→ **Aim of the task**
Retype the data below exactly; skip every image.

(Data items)
------------------------------------------------------------------------

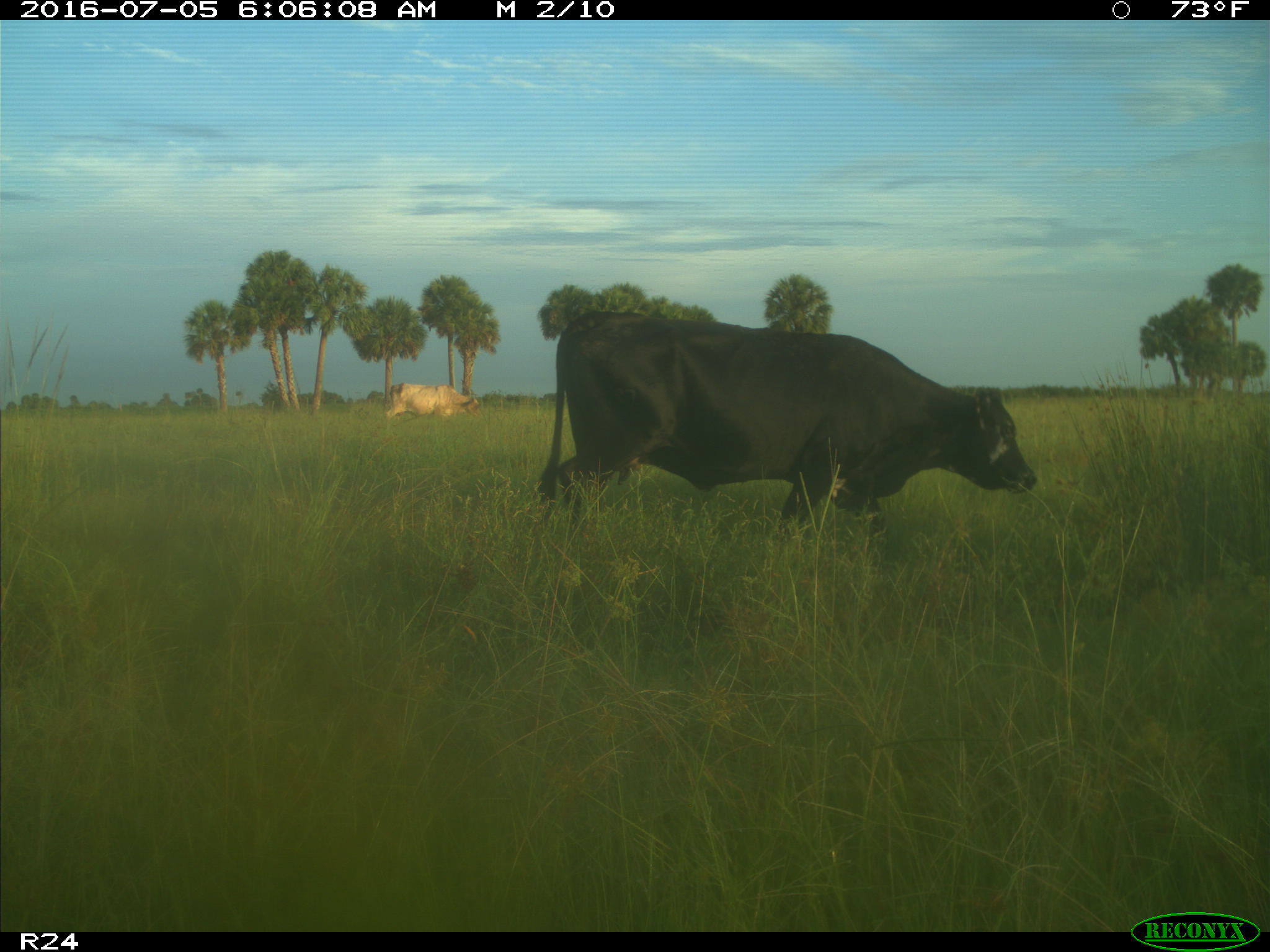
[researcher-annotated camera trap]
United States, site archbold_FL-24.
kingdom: Animalia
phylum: Chordata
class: Mammalia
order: Artiodactyla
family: Bovidae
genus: Bos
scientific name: Bos taurus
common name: domestic cow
Bos taurus (domestic cow).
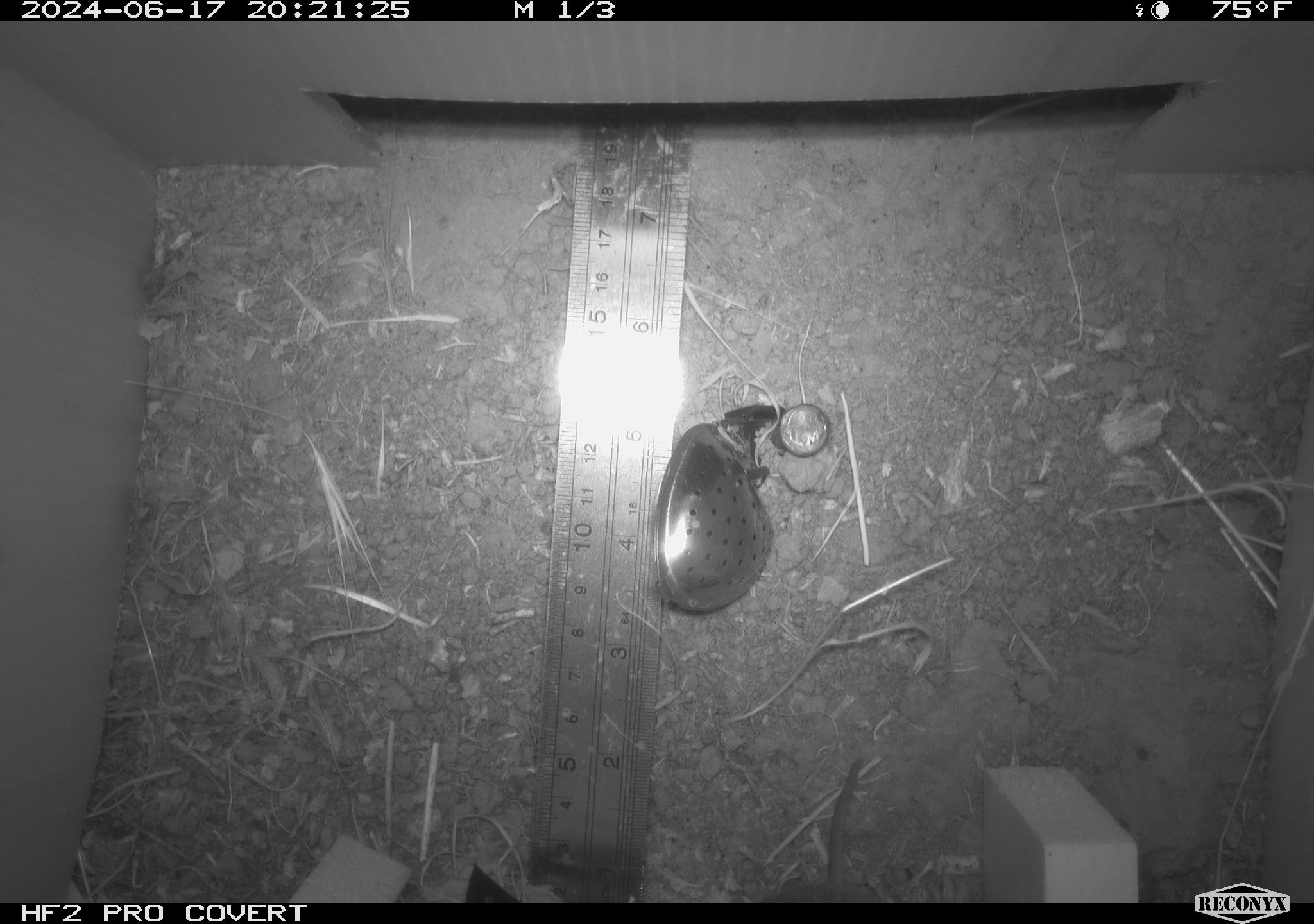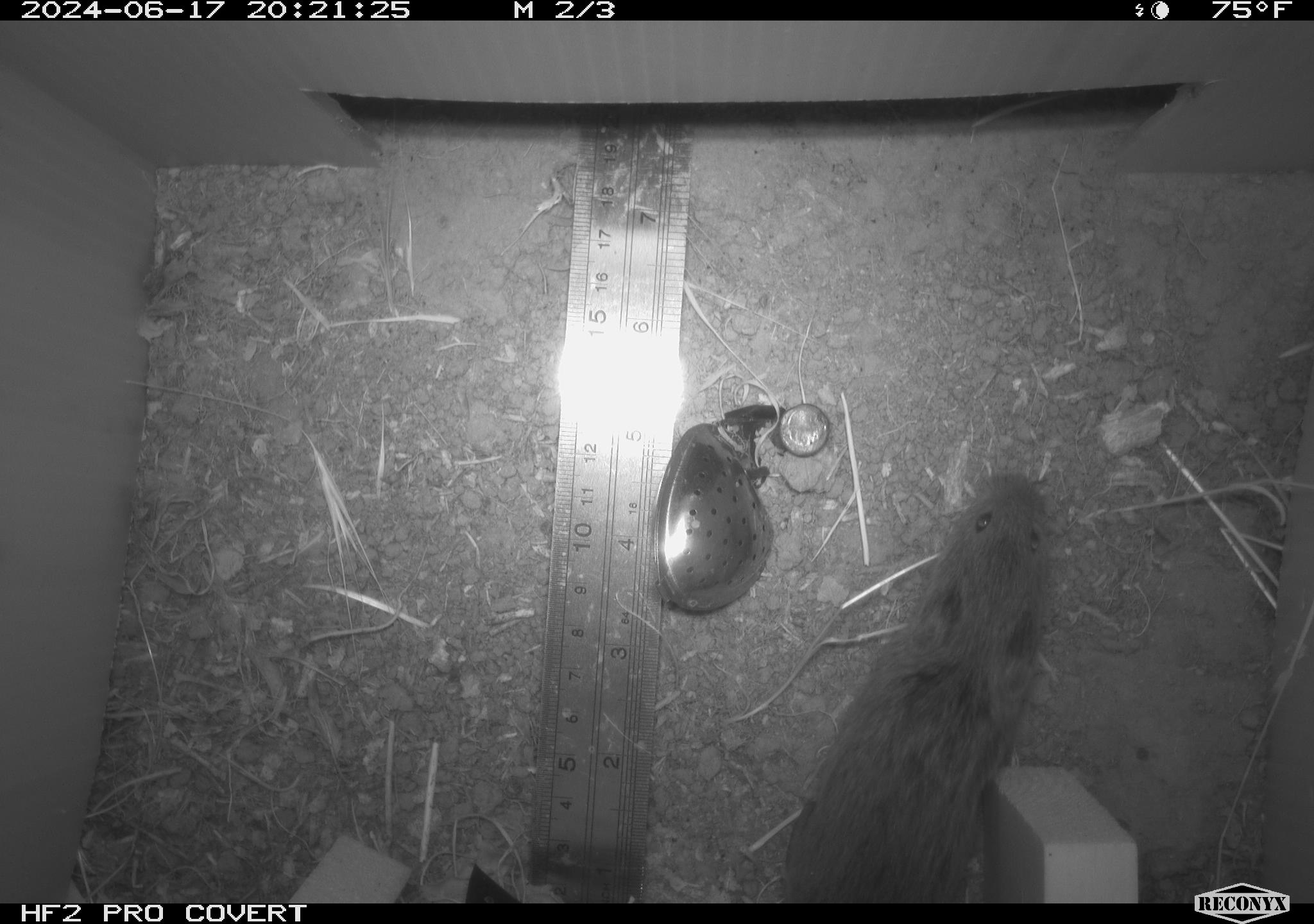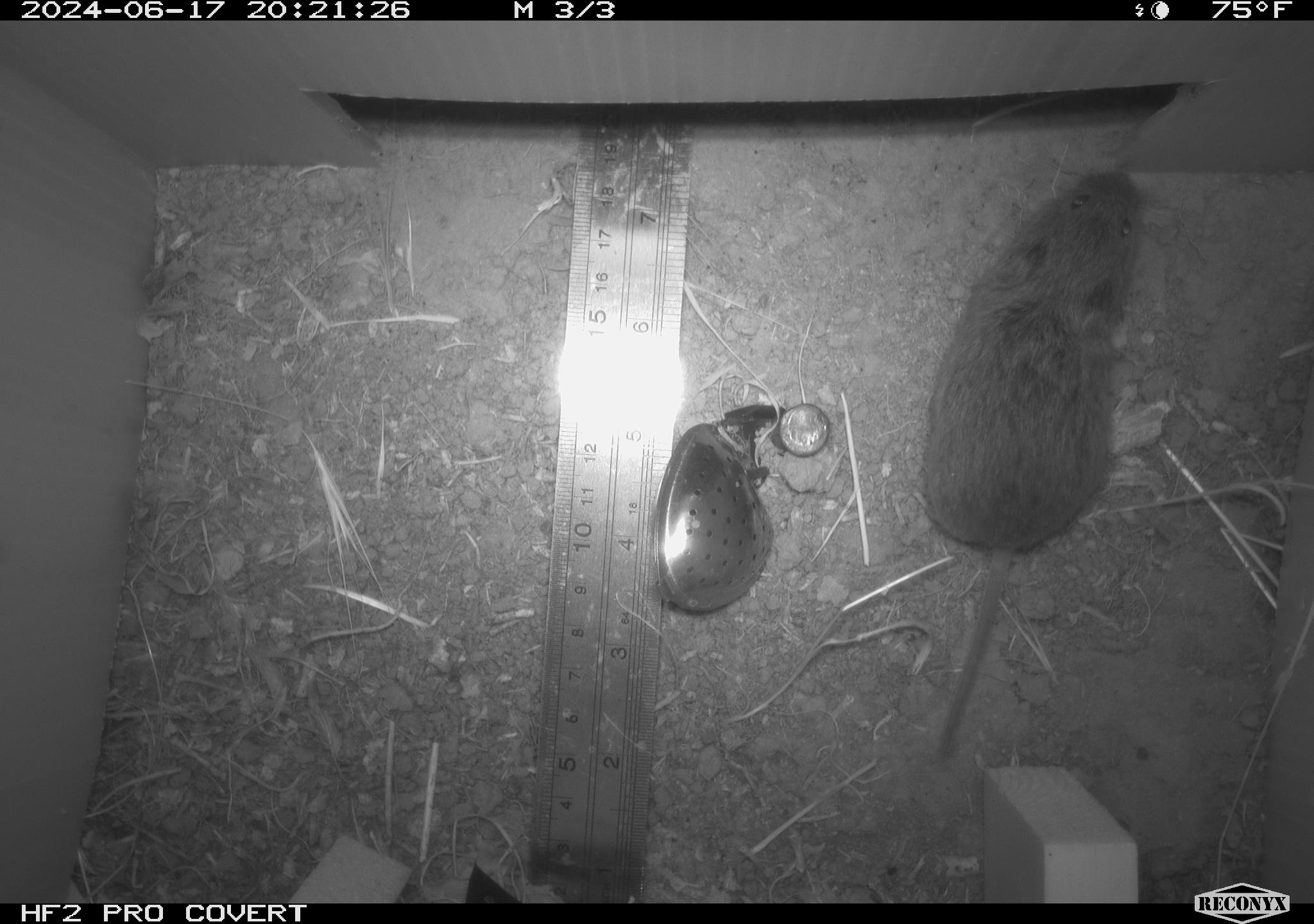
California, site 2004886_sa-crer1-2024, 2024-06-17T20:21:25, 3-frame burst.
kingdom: Animalia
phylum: Chordata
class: Mammalia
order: Rodentia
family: Cricetidae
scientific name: Arvicolinae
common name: voles, lemmings, and muskrats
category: arvicolinae subfamily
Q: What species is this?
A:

------------------------------------------------------------------------

→ **The completed task**
[researcher-annotated camera trap]
United States, site archbold_FL-24.
kingdom: Animalia
phylum: Chordata
class: Mammalia
order: Artiodactyla
family: Bovidae
genus: Bos
scientific name: Bos taurus
common name: domestic cow
Bos taurus (domestic cow).
California, site 2004886_sa-crer1-2024, 2024-06-17T20:21:25, 3-frame burst.
kingdom: Animalia
phylum: Chordata
class: Mammalia
order: Rodentia
family: Cricetidae
scientific name: Arvicolinae
common name: voles, lemmings, and muskrats
category: arvicolinae subfamily
Q: What species is this?
A:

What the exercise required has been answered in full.